BERRY v. ECKHARDT PORSCHE AUDI, INC.Annotate this Case
BERRY v. ECKHARDT PORSCHE AUDI, INC.
1978 OK 63
578 P.2d 1195
Supreme Court of Oklahoma
DENNIS A. BERRY, ADMINISTRATOR OF THE ESTATE OF RODNEY L. BERRY, DECEASED, APPELLANT,
ECKHARDT PORSCHE AUDI, INC., APPELLEE.
Appeal from District Court of Oklahoma County; Jack R. Parr, District Judge.
¶0 Plaintiff appeals from district court order sustaining defendant's demurrer to his petition, on ground it did not state a cause of action, and dismissing suit.
Hieronymus, Hodgden & Halley, Tom Hieronymus, Bryce Hodgden, Duke Halley, Woodward, for appellant.
Robert D. Looney, Jr. of the firm of Looney, Nichols, Johnson & Hayes, Oklahoma City, for appellee.
¶1 Trial court sustained defendant's demurrer to plaintiff's petition on the grounds it did not state a cause of action. Plaintiff elected to stand on his demurrer and the suit was dismissed. Plaintiff appeals. We affirm.
¶2 Plaintiff is the acting administrator of the estate of Rodney Berry, deceased. He brought this suit against Eckhardt Porsche Audi, Inc. seeking damages for medical bills, loss of earning capacity, and for pain [578 P.2d 1196] and suffering sustained by deceased prior to his death.
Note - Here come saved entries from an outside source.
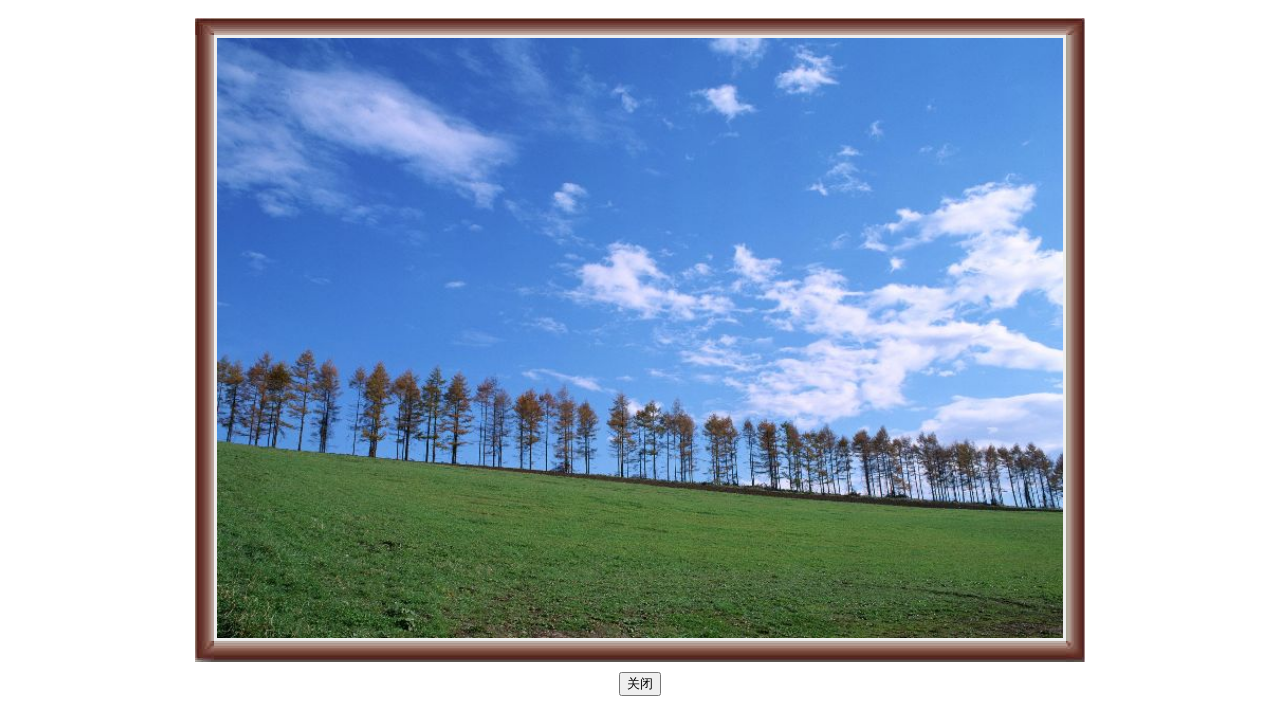

--- FILE ---
content_type: text/html; charset=utf-8
request_url: http://www.51huayi.com/PreView.aspx?p=uploads%2FProduct%2F200912%2F402850%2F15-21%2FW%2F141429128906373.jpg
body_size: 2787
content:


<!DOCTYPE html PUBLIC "-//W3C//DTD XHTML 1.0 Transitional//EN" "http://www.w3.org/TR/xhtml1/DTD/xhtml1-transitional.dtd">
<html xmlns="http://www.w3.org/1999/xhtml">
<head><meta content="text/html; charset=UTF-8" http-equiv="Content-Type" /><meta content="noindex,nofollow" name="robots" /><title>
	画意网_图片查看器
</title>
  <script language="javascript">
      function DrawImage(ImgD, FitWidth, FitHeight) {
          var image = new Image();
          image.src = ImgD.src;
          if (image.width > 0 && image.height > 0) {

              if (image.width / image.height >= 1) {
                  ImgD.width = FitWidth;
                  var he = (image.height * FitWidth) / image.width;
                  ImgD.height = he;
                  if (he > FitHeight) {
                      ImgD.width = (FitWidth * FitHeight) / he;
                      ImgD.height = FitHeight;
                  }
              } else {
                  ImgD.height = FitHeight;
                  var wi = (image.width * FitHeight) / image.height;
                  ImgD.width = wi;
                  if (wi > FitWidth) {
                      ImgD.height = (FitHeightght * FitWidth) / wi;
                      ImgD.width = FitWidth;
                  }
              }
          }
      }
    
  </script>
</head>
<body>
    <form name="form1" method="post" action="PreView.aspx?p=uploads%2fProduct%2f200912%2f402850%2f15-21%2fW%2f141429128906373.jpg" id="form1">
<div>
<input type="hidden" name="__VIEWSTATE" id="__VIEWSTATE" value="/wEPDwULLTE5ODc0MDAxMjNkZLDrSo0kOmENPsSluh2B241bSRnE" />
</div>

<div>

	<input type="hidden" name="__VIEWSTATEGENERATOR" id="__VIEWSTATEGENERATOR" value="3BBE0550" />
</div>
    <div style="text-align:center; padding:10px;">
        <div id="Pimg">
	
            <table cellspacing="0" cellpadding="0"  align="center" style="margin-bottom:10px;">
                <tr><td><img src="images/b1.jpg" /></td><td style=" background:url(images/ab2.jpg) repeat-x;"></td><td><img src="images/b2.jpg" /></td></tr>
                <tr><td style=" background:url(images/ab1.jpg) repeat-y;"></td><td style="padding:3px; background-color:#eeeeee;"> <img id="Img1" src="uploads/Product/200912/402850/15-21/W/141429128906373.jpg" alt="" name="viewArea"  onload="DrawImage(this,980,600)" /></td><td style=" background:url(images/ab3.jpg) repeat-y;"></td></tr>
                <tr><td><img src="images/b4.jpg" /></td><td style=" background:url(images/ab4.jpg) repeat-x;"></td><td><img src="images/b3.jpg" /></td></tr>
            </table>
        
</div>
        
    
    <input type="button" value="关闭" onclick="javascript:window.close();" />
    </div>
     
</form>
</body>
</html>
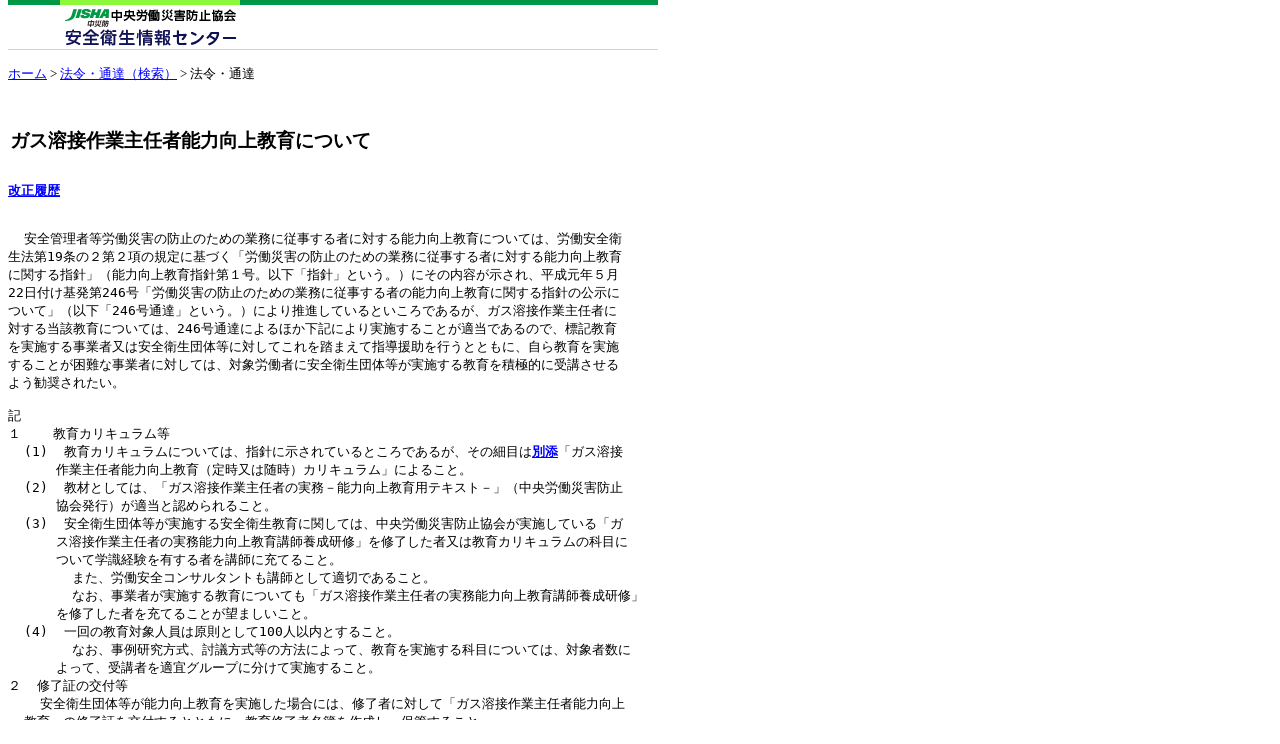

--- FILE ---
content_type: text/html
request_url: http://www.jaish.gr.jp/anzen/hor/hombun/hor1-33/hor1-33-10-1-0.htm
body_size: 4504
content:
<!DOCTYPE HTML PUBLIC "-//W3C//DTD HTML 4.0 Transitional//EN">
<html>

<head>
<title>ガス溶接作業主任者能力向上教育について｜安全衛生情報センター</title>
<meta name="keywords" content="教育,カリキュラム,厚生労働省">
<meta http-equiv="Content-Type" content="text/html; charset=x-sjis">
<meta name="GENERATOR" content="Microsoft FrontPage 3.0">
<style type="text/css">
   body { margin-top:0px; }
	 h1 { font-size: 1.2em; }
</style>
</head>

<body bgColor="white" link="blue" text="black" vLink="#990099">
<!--************************************************************************-->
<!--画面タイトル -->
<!--************************************************************************-->
<table border="0" cellPadding="0" cellSpacing="0" width="650">
  
  <tr>
    <td>
      <table width="650" border="0" cellpadding="0" cellspacing="0">

<tr valign="top" align="left">
<td> <img src="/anzen/image/horei_header.gif" alt="法令" width="650" height="50" border="0" usemap="#menu"> 
<map name="menu">
<area shape="rect" coords="48,6,240,44" href="/index.html" alt="安全衛生情報センター：ホームへ"></map>
</td>
</tr>
<tr valign="top" align="left">
<td align="right"><img height="15" width="10" src="/image/clear.gif" alt=""></td>
</tr>
</table>
<div align="left" style="font-size:13px"><a href="/index.html">ホーム</a> &gt; <a href="/anzen_pg/HOU_FND.aspx">法令・通達（検索）</a> &gt; 法令・通達</div><br>
</td></tr>
  <tr>
    <td><img height="25" src="/anzen/image/clear.gif" alt="" width="10"></td>
</tr>
</table>
<!--************************************************************************-->
<!--法令名 -->
<!--************************************************************************-->
<table border="0" cellspacing="1" width="100%">
  <tr>
    <th valign="top" align="left" nowrap><h1>ガス溶接作業主任者能力向上教育について</h1></th>
  </tr>
</table>
<!--************************************************************************-->
<!--HTM_DATA_START-->

<pre><b><a href="/horei/hor1-33/hor1-33-10-1-1.html" target="hor_Window">改正履歴</a></b>


  安全管理者等労働災害の防止のための業務に従事する者に対する能力向上教育については、労働安全衛
生法第19条の２第２項の規定に基づく「労働災害の防止のための業務に従事する者に対する能力向上教育
に関する指針」（能力向上教育指針第１号。以下「指針」という。）にその内容が示され、平成元年５月
22日付け基発第246号「労働災害の防止のための業務に従事する者の能力向上教育に関する指針の公示に
ついて」（以下「246号通達」という。）により推進しているといころであるが、ガス溶接作業主任者に
対する当該教育については、246号通達によるほか下記により実施することが適当であるので、標記教育
を実施する事業者又は安全衛生団体等に対してこれを踏まえて指導援助を行うとともに、自ら教育を実施
することが困難な事業者に対しては、対象労働者に安全衛生団体等が実施する教育を積極的に受講させる
よう勧奨されたい。

記
１    教育カリキュラム等
  (1)  教育カリキュラムについては、指針に示されているところであるが、その細目は<b><a
href="/horei/hor1-33/hor1-33-10-1-2.html" target="hor_Window">別添</a></b>「ガス溶接
      作業主任者能力向上教育（定時又は随時）カリキュラム」によること。
  (2)  教材としては、「ガス溶接作業主任者の実務－能力向上教育用テキスト－」（中央労働災害防止
      協会発行）が適当と認められること。
  (3)  安全衛生団体等が実施する安全衛生教育に関しては、中央労働災害防止協会が実施している「ガ
      ス溶接作業主任者の実務能力向上教育講師養成研修」を修了した者又は教育カリキュラムの科目に
      ついて学識経験を有する者を講師に充てること。
        また、労働安全コンサルタントも講師として適切であること。
        なお、事業者が実施する教育についても「ガス溶接作業主任者の実務能力向上教育講師養成研修」
      を修了した者を充てることが望ましいこと。
  (4)  一回の教育対象人員は原則として100人以内とすること。
        なお、事例研究方式、討議方式等の方法によって、教育を実施する科目については、対象者数に
      よって、受講者を適宜グループに分けて実施すること。
２  修了証の交付等
    安全衛生団体等が能力向上教育を実施した場合には、修了者に対して「ガス溶接作業主任者能力向上
  教育」の修了証を交付するとともに、教育修了者名簿を作成し、保管すること。
</pre>
<!--HTM_DATA_END-->
<!-- #BeginLibraryItem "/Library/uSonar.lbi" -->
<div id="usonar-tracking" data-client="RALAtNnmGJEtrxqjs" style="display: none;"></div>
<script async src="//cdn.cookie.sync.usonar.jp/live_access/RALAtNnmGJEtrxqjs.js" type="text/javascript" charset="utf-8"></script>
<!-- #EndLibraryItem -->
</body>
</html>



--- FILE ---
content_type: application/x-javascript; charset=utf-8
request_url: https://cookie.sync.usonar.jp/v1/cs?url=http%3A%2F%2Fwww.jaish.gr.jp%2Fanzen%2Fhor%2Fhombun%2Fhor1-33%2Fhor1-33-10-1-0.htm&ref=&cb_name=usonarCallback&uuid=40960259-787e-4d15-b348-64bfe2652c8c&client_id=RALAtNnmGJEtrxqjs&v=1.0.0&cookies=%7B%7D&cb=1764850441302
body_size: 119
content:
usonarCallback({"uuid":"40960259-787e-4d15-b348-64bfe2652c8c"})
¶3 Deceased purchased a used 1973 Porsche from defendant March 4, 1975. Plaintiff alleged at the time of the purchase, the seat belt warning buzzer was disconnected. A week after his purchase, deceased was involved in a one car accident and severely injured.
¶4 Plaintiff's petition sounds primarily in negligence, claiming defendant failed to make the proper inspection of the vehicle prior to its sale to insure the seat belt warning was operational. It alleged defendant breached a duty by failing to warn deceased that safe operation of the vehicle required the use of seat belts. On appeal plaintiff argues his petition states a cause of action in manufacturers' products liability as well as negligence.
¶5 In Kirkland v. General Motors, 521 P.2d 1353 (Okl. 1974), we stated to maintain a cause of action in manufacturers' products liability a plaintiff must prove the product was the cause of the injury, the defect existed in the product at time it left the supplier and that this defect made the product unreasonably dangerous to the user. The decision stated that to make the product "unreasonably" dangerous, the defect must have made the product dangerous to an extent beyond that which would be contemplated by the purchaser with ordinary knowledge as to its characteristics. We do not believe this element was adequately pleaded and without such allegation the petition did not state a cause of action.
¶6 There are no assertions of hidden dangers. Plaintiff does not argue the seat belt itself was defective or that it failed to operate properly. It cannot be successfully argued the absence of the warning buzzer rendered either the seat belt or the automobile unreasonably dangerous. Thus under the standards of Kirkland the petition did not state a cause of action in manufacturers' products liability.
¶7 We further hold the petition did not state a cause of action in negligence. In order to state a cause of action in negligence, a petition must first allege the existence of a duty on the part of the defendant. See Nicholson v. Tacker, 512 P.2d 156 (Okl. 1973).
¶8 At the time defendant sold the car to plaintiff it was no longer prohibited by federal regulations to sell a car on which the safety belt interlock or continuous buzzer had been rendered inoperative.
¶9 In Marshall v. Ford Motor Company, 446 F.2d 712 (10th Cir. 1971), it was argued Ford should have warned of the consequences of nonuse of seat belts. The circuit court held, under Oklahoma law, an automobile manufacturer did not have a duty to warn of the consequences of the nonuse of seat belts, stating that in this day and age the function of seat belts is a matter of common knowledge.
¶10 We agree. Nicholson v. Tacker, supra, held a defendant is under no duty to warn of obvious dangers. The dangers of nonuse of seat belts were readily apparent to plaintiff as a member of the general public. The fact such dangers were not uniquely within knowledge of defendant makes it clear no duty to warn existed on its part.
¶12 HODGES, C.J., LAVENDER, V.C.J., and WILLIAMS, IRWIN, BERRY, BARNES and SIMMS, JJ., concur.
1 Deceased ultimately took his own life.
2 See 49 CFR 1976 § 571.208, S7.3 et seq., 15 U.S.C. § 1975, §§ 1397(a)(1), 1397(a)(2)(C), 1410b.